Eine Neuerung betrifft Drachenboote, die bei einmaligen Anlässen ausnahmsweise eingesetzt werden. Diese sind im Kanton Aargau an und für sich nicht zulässig, weil Boote über 7,5 Meter Länge, 2,5 Meter Breite oder mit festen Aufbauten von mehr als 1,5 Meter verboten sind. Neu sind solche Drachenboote im Rahmen von bewilligungspflichtigen nautischen Veranstaltungen auf Flüssen und Seen (nicht auf Bächen) zugelassen. Ebenfalls werden bisher lediglich tolerierte, lange Rennruderboote neu als allgemeine Ausnahme zugelassen. Das kantonale Strassenverkehrsamt kann ausserdem zwei Ausnahmen bestimmen: für Boote der Berufsfischerei sowie für Schiffe zum gewerbsmässigen Fahrschulunterricht mit Aufbauten von mehr als 1,5 Meter über der Wasserlinie.
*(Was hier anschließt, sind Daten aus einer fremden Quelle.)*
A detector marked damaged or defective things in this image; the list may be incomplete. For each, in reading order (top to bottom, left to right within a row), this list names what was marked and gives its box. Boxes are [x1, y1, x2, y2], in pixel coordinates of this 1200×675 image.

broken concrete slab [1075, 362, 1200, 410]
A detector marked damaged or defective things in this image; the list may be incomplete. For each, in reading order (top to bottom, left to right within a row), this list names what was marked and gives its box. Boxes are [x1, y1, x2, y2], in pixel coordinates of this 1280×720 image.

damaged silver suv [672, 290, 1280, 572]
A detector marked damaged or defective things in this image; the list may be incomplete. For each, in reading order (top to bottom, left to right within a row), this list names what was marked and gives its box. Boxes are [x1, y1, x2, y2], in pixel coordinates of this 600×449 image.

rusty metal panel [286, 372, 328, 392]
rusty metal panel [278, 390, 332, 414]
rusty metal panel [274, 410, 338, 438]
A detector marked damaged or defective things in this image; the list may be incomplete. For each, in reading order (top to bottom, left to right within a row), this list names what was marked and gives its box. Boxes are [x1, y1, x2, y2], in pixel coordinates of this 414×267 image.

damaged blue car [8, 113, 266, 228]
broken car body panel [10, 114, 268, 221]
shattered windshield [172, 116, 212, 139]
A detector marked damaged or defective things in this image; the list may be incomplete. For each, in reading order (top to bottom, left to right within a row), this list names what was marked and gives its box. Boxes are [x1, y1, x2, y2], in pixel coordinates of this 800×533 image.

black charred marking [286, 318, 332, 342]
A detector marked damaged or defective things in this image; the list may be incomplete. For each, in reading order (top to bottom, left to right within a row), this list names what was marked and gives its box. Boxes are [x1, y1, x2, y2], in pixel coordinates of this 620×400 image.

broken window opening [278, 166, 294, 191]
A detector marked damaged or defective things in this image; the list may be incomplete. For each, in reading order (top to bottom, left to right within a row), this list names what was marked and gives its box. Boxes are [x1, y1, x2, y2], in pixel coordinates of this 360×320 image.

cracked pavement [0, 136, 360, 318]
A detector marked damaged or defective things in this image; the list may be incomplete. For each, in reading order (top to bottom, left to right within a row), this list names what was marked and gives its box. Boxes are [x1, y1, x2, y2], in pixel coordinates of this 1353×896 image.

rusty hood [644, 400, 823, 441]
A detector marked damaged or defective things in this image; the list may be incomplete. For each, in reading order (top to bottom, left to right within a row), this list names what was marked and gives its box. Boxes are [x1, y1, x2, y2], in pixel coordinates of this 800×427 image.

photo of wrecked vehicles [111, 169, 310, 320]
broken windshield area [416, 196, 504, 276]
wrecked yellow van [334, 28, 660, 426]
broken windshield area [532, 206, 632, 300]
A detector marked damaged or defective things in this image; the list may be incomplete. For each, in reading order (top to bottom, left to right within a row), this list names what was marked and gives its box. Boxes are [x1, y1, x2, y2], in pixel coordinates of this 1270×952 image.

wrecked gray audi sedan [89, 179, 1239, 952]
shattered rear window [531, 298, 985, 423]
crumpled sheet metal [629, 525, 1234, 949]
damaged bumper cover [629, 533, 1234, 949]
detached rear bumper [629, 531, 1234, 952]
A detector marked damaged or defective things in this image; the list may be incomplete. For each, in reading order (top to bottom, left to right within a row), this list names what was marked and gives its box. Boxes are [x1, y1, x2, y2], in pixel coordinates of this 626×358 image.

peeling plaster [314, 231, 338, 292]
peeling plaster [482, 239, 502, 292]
Die Verordnung über die Schifffahrt präzisiert weiter, dass das Fahren sowie das vorübergehende Stationieren und Verankern von Flossen mit einer Seitenlänge von mehr als 2,5 Meter eine Bewilligung durch das Departement Bau, Verkehr und Umwelt benötigen. Diese Flosse müssen vor dem Einsatz durch das Strassenverkehrsamt geprüft werden.

Bisher wurde bei Segelregatten auf dem Hallwilersee für Segelschiffe ohne Standplatz auf dem See eine Vignette verlangt, die von der Gewässerpolizei der Kantonspolizei Aargau kontrolliert wurde. Diese Vignettenpflicht betraf jährlich nur einige wenige Schiffe; sie wird deshalb aufgehoben. Um die Kontrolle weiterhin zu gewährleisten, muss der Veranstalter von Segelregatten auswärtige Schiffe künftig der Gewässerpolizei melden.

Schifffahrverbote auf dem Hallwilersee und anderen Gewässern

Die Bereiche mit Schifffahrverbot auf dem Hallwilersee werden besser und präziser geregelt. Neu sollen nur noch die im See gesetzten Bojen für die statische Begrenzung der Verbotsbereiche massgebend sein. Die bestehenden Bojenfelder werden teilweise angepasst. Besonders schützens- und erhaltenswert sind dabei die Flachwasserzonen mit den Fundstellen von prähistorischen Pfahlbauten, die heute teilweise noch ungenügend geschützt sind. Die Lage der Bojen in diesen Zonen wird geprüft und punktuell angepasst.